Amazon vows to be carbon neutral by 2040, buying 100,000 electric vans
Amazon.com Inc Chief Executive Officer Jeff Bezos pledged to make the largest U.S. e-commerce company net carbon neutral by 2040 and to buy 100,000 electric delivery vans from a start-up, as employees and consumers around the world plan protests to address climate change. Cutting emissions is a challenging goal for Amazon, which delivers 10bln items a year and has a massive transportation and data center footprint. “We know we can do it and we know we have to do it”, Bezos said.
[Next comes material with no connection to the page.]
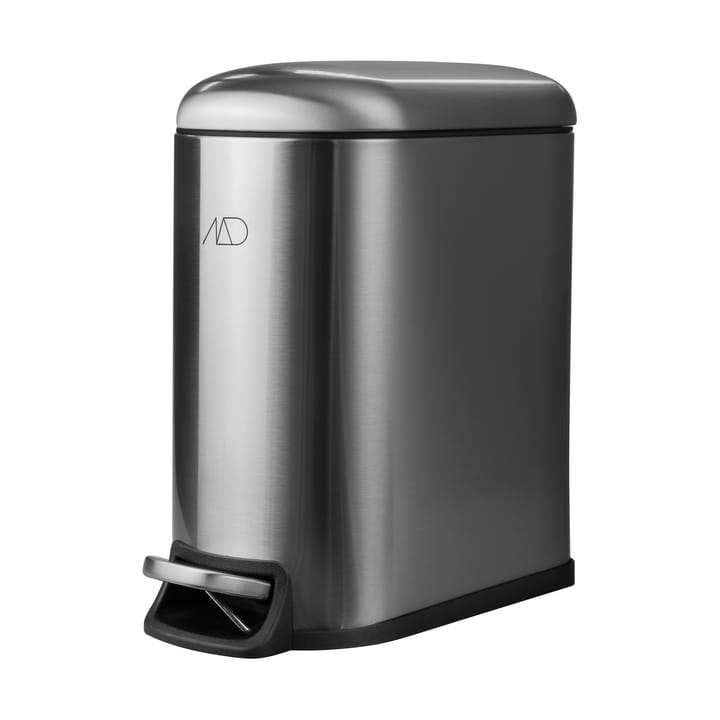 Mini-Walther pedalbøtte 5 L - Steel - Mette Ditmer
US: Macey’s debuts 1st Associated Food Stores-licensed store
The new Macey’s grocery store in Highland, Utah, owned by Ridley’s Family Market, is the first ever to be licensed by Associated Food Stores (AFS). That means all business operations will be performed in accordance with AFS policies and procedures, while the Ridley’s organization will maintain ownership. “Innovation is key to our business model, and this is the latest example of that”, said Darin Peirce, VP of the wholesaler’s Associated Retail Operations division. “We’re excited to see how both organizations will benefit from this pioneering partnership.” For his part, Mark Ridley, of Jerome, Idaho-based Ridley's Family Market, noted that he was “excited for the opportunity to partner with Macey’s in such a new and dynamic way.”
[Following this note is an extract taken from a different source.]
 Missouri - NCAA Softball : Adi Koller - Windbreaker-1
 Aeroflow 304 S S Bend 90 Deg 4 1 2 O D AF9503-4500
US: Food Lion opens new store in former Bi-Lo territory
With innovations, constructions, and remodeling news abounding, it's hard to ignore what Ahold Delhaize has been up to. Especially when its grocery banner, Food Lion, is planning on opening up another store, in another Bi-Lo location, this time in Goose Creek. The new location will be the third Food Lion to operate in the area and the 15th in the Charleston region. “Food Lion is excited to be able to offer a new, easier shopping experience for Goose Creek customers”, Media and Community Relations Manager, Benny Smith, said. “We expect to open sometime later this year”.
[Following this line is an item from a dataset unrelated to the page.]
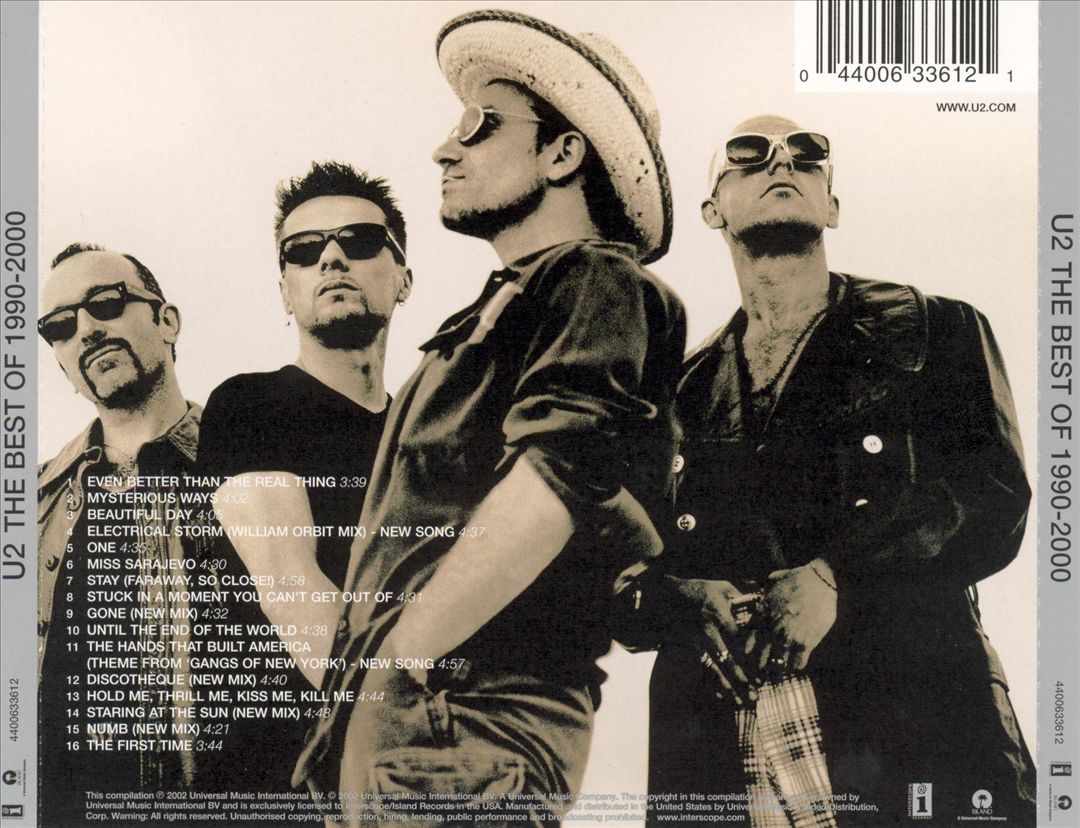 Best of 1990-2000 cover art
US: H-E-B gets greenlight for $16mln projects
H-E-B has been expanding its infrastructure by leaps and bounds this year, with two tech hubs planned in Austin and San Antonio, but the retailer isn’t ready to stop there. The grocer recently announced its plans for two construction projects in West Houston - a distribution site expansion and a store renovation, which will cost an estimated $16mln. The retailer recently received building permits for both projects, according to the Houston Business Journal. The addition to its 6625 Windfern Road distribution center in Houston is set to cost $12.5mln. The permit allows the construction of a 99,831-square-foot, hi-pile warehouse addition and/or remodel. The news source reports that this project comes on the heels of another soon-to-be-completed facility just a half a mile away at 10000 1/2 Genard Road, which will be H-E-B’s second snack manufacturing plant in Texas.
US: Stop & Shop to hold job fairs for e-commerce arm
Stop & Shop is holding job fairs to fill over 250 part-time positions for its Peapod Warerooms to support its pick-up and delivery channels, according to a press release, including driver and clerk positions. Job fairs will take place across Connecticut, Massachusetts, New York and Rhode Island on Saturday, September 21 from 9 a.m. to 5 p.m. Part-time employees at Stop & Shop work from 12 to 28 hours per week and receive paid training, competitive pay, discounts, paid time off and career advancement opportunities.